I allocate memory on the device for input and output using the main thread … then I start a new thread that calculates the result, which is placed into this memory space. But it seem that the input data values are not correct in the thread running, also the result when memcpy-ied from the device at the end is empty.
Is there some trick to use threads that use already allocated device memory. The sample in the SDK has the thread allocating the device memory … I mean thread can’t see it as global memory.
The problem you encounter is related to the notion of “context”: any CUDA call is performed within a context, which is created either explicitely (in the driver API) or implicitely during the first call in the runtime API. There can only be a single context loaded at the same time on a pthread, and only one pthread may use the context at the same time.

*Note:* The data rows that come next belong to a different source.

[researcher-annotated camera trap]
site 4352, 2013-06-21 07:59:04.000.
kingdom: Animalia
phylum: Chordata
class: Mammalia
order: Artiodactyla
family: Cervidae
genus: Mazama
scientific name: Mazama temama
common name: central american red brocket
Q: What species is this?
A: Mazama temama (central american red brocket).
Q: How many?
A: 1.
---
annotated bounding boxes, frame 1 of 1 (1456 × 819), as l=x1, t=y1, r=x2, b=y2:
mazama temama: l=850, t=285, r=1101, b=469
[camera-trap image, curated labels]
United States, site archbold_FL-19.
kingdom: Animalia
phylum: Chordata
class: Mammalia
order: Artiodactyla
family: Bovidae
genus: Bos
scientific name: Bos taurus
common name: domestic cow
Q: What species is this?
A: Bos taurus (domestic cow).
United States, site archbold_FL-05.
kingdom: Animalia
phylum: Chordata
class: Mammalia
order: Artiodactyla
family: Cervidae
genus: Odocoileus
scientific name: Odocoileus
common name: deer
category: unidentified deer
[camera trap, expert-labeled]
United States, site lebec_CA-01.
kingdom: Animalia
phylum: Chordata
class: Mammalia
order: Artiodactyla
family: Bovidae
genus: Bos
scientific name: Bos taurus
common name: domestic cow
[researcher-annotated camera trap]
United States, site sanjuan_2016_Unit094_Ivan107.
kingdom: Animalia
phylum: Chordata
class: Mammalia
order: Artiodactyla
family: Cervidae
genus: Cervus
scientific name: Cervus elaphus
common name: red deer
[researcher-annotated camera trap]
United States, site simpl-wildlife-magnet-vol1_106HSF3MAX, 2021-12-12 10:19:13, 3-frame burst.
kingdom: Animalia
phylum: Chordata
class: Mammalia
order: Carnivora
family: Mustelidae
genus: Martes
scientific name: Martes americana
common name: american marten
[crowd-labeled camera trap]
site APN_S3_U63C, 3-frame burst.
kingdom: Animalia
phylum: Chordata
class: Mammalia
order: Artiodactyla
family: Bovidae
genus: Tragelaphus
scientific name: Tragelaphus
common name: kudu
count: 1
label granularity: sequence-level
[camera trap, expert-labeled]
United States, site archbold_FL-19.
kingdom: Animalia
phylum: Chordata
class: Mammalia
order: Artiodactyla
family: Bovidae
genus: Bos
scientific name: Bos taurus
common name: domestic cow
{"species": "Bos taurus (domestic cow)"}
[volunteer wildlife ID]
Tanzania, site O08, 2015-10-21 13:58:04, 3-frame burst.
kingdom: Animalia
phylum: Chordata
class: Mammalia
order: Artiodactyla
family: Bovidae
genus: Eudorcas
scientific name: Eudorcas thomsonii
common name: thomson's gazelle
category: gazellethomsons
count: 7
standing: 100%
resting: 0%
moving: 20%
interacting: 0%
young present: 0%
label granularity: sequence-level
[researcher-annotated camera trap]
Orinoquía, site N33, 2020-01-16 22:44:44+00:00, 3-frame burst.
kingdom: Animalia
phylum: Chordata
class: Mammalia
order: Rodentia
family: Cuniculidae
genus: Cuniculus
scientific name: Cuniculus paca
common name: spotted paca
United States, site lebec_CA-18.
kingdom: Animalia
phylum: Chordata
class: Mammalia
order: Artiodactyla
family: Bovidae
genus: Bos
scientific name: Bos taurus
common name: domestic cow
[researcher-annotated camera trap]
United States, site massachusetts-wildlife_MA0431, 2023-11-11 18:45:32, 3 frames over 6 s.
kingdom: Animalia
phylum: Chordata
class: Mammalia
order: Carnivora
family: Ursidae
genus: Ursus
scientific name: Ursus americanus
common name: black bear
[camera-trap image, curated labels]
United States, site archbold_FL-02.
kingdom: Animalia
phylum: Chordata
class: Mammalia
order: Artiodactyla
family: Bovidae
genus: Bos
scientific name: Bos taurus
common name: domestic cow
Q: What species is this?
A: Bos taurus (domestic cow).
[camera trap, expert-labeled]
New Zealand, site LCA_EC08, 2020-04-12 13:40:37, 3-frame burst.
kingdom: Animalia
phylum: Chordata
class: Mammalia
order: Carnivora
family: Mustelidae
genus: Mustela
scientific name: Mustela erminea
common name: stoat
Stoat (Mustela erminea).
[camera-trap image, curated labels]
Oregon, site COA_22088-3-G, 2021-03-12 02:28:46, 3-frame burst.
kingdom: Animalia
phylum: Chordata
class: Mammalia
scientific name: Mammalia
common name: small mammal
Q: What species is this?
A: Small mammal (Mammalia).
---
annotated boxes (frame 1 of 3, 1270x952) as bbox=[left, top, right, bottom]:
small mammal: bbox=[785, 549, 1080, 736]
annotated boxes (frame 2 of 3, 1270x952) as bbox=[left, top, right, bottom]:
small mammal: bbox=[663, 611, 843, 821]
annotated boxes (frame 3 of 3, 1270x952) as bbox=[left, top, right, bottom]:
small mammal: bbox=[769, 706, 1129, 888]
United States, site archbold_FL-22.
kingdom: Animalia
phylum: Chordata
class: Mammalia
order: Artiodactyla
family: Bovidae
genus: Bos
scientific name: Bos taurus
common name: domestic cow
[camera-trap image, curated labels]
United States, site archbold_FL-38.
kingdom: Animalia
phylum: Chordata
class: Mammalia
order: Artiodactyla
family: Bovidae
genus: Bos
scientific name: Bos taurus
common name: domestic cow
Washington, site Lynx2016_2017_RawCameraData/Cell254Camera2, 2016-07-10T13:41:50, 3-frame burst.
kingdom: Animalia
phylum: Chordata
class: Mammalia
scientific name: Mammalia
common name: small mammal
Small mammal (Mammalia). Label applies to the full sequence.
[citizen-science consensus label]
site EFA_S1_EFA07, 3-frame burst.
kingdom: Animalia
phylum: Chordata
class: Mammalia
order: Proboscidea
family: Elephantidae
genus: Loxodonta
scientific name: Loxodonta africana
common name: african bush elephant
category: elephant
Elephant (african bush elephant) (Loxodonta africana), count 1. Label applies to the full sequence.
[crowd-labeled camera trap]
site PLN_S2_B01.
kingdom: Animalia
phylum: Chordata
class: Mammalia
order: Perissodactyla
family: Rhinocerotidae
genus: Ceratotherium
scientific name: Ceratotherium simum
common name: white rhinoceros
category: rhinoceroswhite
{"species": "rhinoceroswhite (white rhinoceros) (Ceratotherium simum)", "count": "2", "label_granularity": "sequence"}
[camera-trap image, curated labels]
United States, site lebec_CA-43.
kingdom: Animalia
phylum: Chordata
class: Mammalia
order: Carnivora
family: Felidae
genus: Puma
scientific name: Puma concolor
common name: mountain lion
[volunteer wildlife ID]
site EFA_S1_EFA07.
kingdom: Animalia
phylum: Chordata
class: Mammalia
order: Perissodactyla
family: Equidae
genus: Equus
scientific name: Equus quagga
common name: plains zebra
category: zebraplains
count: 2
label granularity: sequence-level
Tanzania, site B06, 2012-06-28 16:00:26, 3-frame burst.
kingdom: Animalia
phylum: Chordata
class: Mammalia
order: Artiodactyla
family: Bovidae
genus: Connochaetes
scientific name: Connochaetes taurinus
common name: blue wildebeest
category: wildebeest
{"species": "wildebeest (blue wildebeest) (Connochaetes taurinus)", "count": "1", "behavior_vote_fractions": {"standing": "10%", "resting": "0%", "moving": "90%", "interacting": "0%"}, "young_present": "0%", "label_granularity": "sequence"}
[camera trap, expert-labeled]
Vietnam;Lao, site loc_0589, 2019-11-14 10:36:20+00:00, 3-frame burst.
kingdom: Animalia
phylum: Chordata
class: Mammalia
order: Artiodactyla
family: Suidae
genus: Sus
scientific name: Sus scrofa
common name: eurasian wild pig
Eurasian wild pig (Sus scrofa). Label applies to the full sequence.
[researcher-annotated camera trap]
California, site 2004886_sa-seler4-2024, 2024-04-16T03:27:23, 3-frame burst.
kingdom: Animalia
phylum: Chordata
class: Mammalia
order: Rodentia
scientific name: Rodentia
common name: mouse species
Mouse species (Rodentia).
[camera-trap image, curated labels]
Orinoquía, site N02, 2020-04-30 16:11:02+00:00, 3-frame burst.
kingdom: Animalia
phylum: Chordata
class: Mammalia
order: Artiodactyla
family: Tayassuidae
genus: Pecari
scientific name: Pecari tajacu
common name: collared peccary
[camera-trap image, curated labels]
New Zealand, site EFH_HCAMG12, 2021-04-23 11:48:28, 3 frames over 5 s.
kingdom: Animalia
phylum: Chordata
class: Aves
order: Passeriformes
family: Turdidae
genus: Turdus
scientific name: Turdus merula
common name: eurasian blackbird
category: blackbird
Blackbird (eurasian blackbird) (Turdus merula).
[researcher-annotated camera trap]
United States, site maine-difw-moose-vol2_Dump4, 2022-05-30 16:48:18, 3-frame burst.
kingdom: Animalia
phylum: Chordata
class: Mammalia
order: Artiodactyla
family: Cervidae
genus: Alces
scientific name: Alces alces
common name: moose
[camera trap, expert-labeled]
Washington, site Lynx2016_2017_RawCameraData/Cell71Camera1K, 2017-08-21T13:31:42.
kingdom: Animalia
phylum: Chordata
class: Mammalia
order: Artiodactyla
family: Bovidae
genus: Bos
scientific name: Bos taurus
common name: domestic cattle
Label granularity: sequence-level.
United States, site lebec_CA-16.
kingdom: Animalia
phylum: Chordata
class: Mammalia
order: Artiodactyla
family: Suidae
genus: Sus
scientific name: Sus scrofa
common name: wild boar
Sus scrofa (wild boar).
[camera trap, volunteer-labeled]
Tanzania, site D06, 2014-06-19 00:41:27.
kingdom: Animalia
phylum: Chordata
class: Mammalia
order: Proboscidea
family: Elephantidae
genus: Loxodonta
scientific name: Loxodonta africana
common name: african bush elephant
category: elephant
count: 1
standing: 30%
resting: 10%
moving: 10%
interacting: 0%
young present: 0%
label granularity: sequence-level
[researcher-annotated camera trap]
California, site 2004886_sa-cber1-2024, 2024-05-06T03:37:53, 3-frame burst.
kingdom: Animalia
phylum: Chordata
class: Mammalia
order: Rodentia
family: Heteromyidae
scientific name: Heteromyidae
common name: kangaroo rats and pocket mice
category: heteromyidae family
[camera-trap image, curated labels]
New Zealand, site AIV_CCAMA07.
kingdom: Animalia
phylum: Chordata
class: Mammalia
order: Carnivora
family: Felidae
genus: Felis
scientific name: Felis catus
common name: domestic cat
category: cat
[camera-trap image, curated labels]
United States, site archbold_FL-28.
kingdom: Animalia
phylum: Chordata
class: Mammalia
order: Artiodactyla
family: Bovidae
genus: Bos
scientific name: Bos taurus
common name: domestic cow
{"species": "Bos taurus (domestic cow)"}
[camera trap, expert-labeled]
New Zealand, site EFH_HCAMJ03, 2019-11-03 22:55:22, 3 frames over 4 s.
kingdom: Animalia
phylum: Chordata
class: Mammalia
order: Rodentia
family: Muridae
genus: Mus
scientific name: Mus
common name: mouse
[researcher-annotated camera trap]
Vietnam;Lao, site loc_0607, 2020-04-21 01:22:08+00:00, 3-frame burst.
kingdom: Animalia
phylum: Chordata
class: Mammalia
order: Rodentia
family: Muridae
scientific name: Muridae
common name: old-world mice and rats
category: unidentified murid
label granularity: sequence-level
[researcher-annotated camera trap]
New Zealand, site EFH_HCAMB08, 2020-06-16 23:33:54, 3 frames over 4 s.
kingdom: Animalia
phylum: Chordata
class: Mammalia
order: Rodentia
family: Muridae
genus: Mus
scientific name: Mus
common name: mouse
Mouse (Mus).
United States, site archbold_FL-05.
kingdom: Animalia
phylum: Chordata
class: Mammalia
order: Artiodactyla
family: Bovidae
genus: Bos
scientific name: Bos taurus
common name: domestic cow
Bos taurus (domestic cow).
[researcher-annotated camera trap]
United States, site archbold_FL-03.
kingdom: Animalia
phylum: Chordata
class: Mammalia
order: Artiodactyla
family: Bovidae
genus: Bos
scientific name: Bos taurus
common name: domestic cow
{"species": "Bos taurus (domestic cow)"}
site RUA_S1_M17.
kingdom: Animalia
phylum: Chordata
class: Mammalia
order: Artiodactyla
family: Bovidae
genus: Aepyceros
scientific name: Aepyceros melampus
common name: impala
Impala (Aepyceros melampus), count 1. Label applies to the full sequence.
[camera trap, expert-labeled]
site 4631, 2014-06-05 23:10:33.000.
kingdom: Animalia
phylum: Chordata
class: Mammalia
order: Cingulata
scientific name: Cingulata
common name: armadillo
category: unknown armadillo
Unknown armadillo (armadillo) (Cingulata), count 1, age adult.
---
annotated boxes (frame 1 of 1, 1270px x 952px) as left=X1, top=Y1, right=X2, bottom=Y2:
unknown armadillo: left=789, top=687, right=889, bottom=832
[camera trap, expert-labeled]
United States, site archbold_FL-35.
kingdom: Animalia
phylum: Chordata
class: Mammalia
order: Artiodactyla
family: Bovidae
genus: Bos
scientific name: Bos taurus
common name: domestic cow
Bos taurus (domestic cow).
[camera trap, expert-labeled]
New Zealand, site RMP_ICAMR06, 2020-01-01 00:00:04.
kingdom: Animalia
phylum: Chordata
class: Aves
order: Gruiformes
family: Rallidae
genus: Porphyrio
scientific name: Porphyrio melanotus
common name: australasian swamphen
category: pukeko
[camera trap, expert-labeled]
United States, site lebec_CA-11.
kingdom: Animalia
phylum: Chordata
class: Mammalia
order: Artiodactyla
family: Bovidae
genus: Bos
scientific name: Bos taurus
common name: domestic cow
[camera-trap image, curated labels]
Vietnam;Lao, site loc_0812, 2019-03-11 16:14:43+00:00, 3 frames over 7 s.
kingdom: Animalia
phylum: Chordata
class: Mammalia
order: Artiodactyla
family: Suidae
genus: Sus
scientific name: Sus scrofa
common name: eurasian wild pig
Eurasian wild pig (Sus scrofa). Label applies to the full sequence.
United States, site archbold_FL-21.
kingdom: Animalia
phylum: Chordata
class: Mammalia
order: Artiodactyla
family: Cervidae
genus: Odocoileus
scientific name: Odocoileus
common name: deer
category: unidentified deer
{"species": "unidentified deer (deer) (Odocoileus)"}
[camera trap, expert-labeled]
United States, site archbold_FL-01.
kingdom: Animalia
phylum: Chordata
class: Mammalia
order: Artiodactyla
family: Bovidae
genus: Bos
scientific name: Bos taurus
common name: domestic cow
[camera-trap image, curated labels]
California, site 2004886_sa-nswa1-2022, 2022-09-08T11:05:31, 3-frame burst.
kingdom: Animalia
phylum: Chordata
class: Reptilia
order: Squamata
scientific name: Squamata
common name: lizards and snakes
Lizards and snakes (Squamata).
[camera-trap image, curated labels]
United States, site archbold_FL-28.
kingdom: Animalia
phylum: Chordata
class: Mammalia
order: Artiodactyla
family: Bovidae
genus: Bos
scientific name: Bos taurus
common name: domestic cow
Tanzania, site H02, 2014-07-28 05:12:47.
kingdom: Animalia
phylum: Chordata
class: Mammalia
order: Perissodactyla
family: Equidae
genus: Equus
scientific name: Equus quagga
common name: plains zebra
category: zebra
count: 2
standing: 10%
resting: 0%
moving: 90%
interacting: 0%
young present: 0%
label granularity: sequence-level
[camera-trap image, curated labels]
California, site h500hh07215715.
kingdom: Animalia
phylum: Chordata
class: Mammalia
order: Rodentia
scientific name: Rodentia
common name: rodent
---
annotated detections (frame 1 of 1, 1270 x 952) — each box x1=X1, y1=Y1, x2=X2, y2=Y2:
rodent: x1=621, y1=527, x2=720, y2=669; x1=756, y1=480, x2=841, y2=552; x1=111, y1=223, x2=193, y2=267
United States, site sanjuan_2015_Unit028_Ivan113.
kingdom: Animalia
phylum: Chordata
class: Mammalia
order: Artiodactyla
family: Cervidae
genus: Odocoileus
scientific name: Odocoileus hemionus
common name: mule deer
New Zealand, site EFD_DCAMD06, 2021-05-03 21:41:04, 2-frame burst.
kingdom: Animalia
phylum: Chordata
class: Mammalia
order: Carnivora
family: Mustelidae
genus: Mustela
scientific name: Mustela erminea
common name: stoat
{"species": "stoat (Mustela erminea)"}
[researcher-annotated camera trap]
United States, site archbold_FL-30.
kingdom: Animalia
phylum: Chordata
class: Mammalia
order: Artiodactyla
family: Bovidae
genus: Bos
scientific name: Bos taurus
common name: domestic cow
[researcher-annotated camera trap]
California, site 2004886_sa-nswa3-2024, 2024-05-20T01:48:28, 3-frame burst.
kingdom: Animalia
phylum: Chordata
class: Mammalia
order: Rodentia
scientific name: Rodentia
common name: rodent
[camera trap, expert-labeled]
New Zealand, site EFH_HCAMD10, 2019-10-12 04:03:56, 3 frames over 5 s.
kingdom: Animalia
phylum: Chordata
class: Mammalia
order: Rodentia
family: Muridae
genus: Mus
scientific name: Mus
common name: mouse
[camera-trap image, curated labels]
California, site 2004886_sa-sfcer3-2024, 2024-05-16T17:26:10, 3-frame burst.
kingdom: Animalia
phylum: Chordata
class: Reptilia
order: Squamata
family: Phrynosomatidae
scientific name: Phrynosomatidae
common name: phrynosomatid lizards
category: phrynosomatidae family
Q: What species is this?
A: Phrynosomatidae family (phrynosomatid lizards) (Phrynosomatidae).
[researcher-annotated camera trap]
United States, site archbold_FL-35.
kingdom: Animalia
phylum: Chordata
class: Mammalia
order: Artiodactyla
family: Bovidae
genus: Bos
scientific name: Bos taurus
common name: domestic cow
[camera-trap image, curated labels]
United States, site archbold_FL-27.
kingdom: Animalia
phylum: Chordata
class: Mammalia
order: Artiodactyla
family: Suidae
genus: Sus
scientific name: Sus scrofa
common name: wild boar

Just like a pointer is limited to the address space of a process in C/unix, a CUDA device pointer only makes sense within the context where it was allocated.
If you want to use multiple threads, you can for instance dedicate one thread per device, and have that thread, and have the other threads deleguate the memcpy operations to that thread (for instance with a per-context queue of request and a per-context condition variable). If you don’t want to do that, and if the interactions between the threads are not too frequent, you can also use the context migration API, but note that this is very slow (and pretty buggy).
Thanks for the detailed reply, and I have implemented a simple solution.
I have decomposed the kernel into two portions that are to be executed on separate devices with their respective threads. Each thread is responsible for a its portion on its assigned device. The thread 1 waits for thread 0 to complete, and uses the partial results from it. This involves a device->host->device memcpy()-ies. Afterwards, I am looking to create a pipeline by modifying this simple solution.
Maybe this is too obvious, but why not let the kernel associated with thread 0 do all the work? Your idea of device_host_device memcpys will be very costly, unless the amount of data to be transferred is very small and the kernel computation times are very long. Find something else for thread 1 to do!
I have 3 GPUs on system.
I load the input image to the devices. GPU 1 does the first job in ~60ms. But the 2nd job is ~120ms, so that to use the 2 remaining GPUs, I do functional decomposition of this task into 2 portions of ~60ms each; involving devicetodevice memcpy-ies. The objective is to reduce the total time from 120ms to 60ms.